Please reproduce every one of the following records word for word.

+ + + +

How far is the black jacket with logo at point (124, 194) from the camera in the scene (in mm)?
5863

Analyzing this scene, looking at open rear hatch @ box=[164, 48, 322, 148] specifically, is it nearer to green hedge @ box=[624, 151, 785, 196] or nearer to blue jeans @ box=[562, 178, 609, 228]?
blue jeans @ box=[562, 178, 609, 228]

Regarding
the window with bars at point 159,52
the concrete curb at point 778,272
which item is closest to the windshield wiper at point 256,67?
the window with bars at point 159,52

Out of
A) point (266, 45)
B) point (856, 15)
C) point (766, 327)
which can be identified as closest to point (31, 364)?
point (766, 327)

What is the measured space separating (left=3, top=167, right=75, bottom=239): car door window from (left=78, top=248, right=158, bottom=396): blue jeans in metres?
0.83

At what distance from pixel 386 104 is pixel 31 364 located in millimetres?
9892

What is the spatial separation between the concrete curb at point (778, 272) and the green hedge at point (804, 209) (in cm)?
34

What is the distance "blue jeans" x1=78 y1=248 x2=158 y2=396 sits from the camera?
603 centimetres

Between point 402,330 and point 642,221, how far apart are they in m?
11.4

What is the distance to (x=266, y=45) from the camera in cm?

+ + + +

**Right answer:**
How far is the black jacket with logo at point (124, 194) from the camera in the scene (in mm)?
5863

Analyzing this scene, looking at open rear hatch @ box=[164, 48, 322, 148] specifically, is it nearer to green hedge @ box=[624, 151, 785, 196] or nearer to blue jeans @ box=[562, 178, 609, 228]?
blue jeans @ box=[562, 178, 609, 228]

Regarding
the window with bars at point 159,52
the concrete curb at point 778,272
which item is closest to the windshield wiper at point 256,67?
the window with bars at point 159,52

Out of
A) point (266, 45)
B) point (856, 15)
C) point (766, 327)
which can be identified as closest to point (31, 364)?
point (766, 327)

What is the measured space separating (left=3, top=167, right=75, bottom=239): car door window from (left=78, top=248, right=158, bottom=396): blue jeans in metres?
0.83

At what distance from pixel 386 104 is pixel 31 364 located in millimetres?
9892

What is the spatial separation between the concrete curb at point (778, 272) and the green hedge at point (804, 209) (in cm)?
34

What is the distance "blue jeans" x1=78 y1=248 x2=158 y2=396 sits from the camera?
603 centimetres

Between point 402,330 and point 642,221, how far apart are they in m?
11.4

What is the distance to (x=266, y=45) from the camera in cm?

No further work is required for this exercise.